The trouble with our PSE is that many of the foreign investors who played in it belong to the cautious type. They were often Pension Fund managers. The task of a pension fund manager (as Morris reminds us) is not to "beat the market" but to fund a stream of well-defined future liabilities at the lowest cost. They strive to construct a portfolio of treasuries with cash flows that precisely match the expected pension outflows.
Let me say it again: Money is the most cowardly commodity in the world. No wonder it's fleeing our Philippine Stock Exchange -- because there are too many uncertainties and scandals.
Worst of all, it doesn't look like our government is facing up to the unstable situation. The President doesn't seem worried. The Cabinet members don't appear worried. The whisper has gone around abroad: Are Filipinos living in a fool's paradise? The somber truth is that we are not. It's only those at the top who can't seem to get their act together.
The President, for starters, should return to his Command Post in Malacañang and settle down to the difficult business of kicking ass and "offending" his intimates and cronies. He can't go to Mindanao with rifle in hand to end the insurgency like some field general, or make the people in Mindanao feel safer owing to his presence. A President, even when he walks "among the people" (as he believes), is always insulated from the grim realities of life.
Erap, with his "movie star" complex, surely feels consoled when he goes into the field and is applauded by a surrounding throng of fans (even sycophants). But feeling good is not what a Presidency is all about. This would be selfish self-indulgence. Doing good, no matter how painful actions and decisions may be, is what a leader must strive manfully to accomplish.
The President's sortie to our southern islands may send the message that he's not forgotten them Down South, but such a message is only skin-deep. Doing something constructive for Mindanao (not just hugging Nur Misuari and shaking hands all around) is what has long-lasting and significant impact for everybody, whether Christian or Muslim.
Unfortunately, that tale about a three-star general who is very well-regarded, Lt. Gen. Edgardo Espinosa, being deprived of his post as Southcom Commander because he offended somebody close to the President -- whether true or false -- has had a more debilitating and discouraging effect than an all-out Moro Islamic Liberation Front (MILF) offensive.
It may not be true that Espinosa, although he's said it, was relieved because a presidential pal, Lee Ping Wee of Zamboanga City, got angry when Espinosa withdrew the three or four Marine guards formerly assigned to that businessman. To begin with, why should our Philippine Marines be acting as bodyguards to a private person in the "export-import" business? By the way, what does Mr. Lee "import"?
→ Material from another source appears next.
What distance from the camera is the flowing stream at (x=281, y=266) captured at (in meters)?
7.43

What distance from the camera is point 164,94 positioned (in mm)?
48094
The buzz in Zamboanga City is that Lee wants to run for Congress, and therefore is at loggerheads with Zamboanga's Mayor, the formidable ex-Congresswoman Ma. Clara "Caling" Lobregat, whose son, Rep. Celso Lobregat, is the incumbent congressman. An added rumor, though, is that the Zamboanga district may be split into two to accommodate Lee. By golly, haven't we got problems enough in strife-torn Mindanao without political infighting erupting to ignite more tension?
No matter how many denials may be issued, poor General Espinosa, a Marine, looks like he got caught in between. What a way to fight for peace and order!
The President is admittedly a macho guy, and quite capable of dealing with his enemies. However, what's crucial -- and becoming increasingly an embarrassment -- is how he deals with his friends.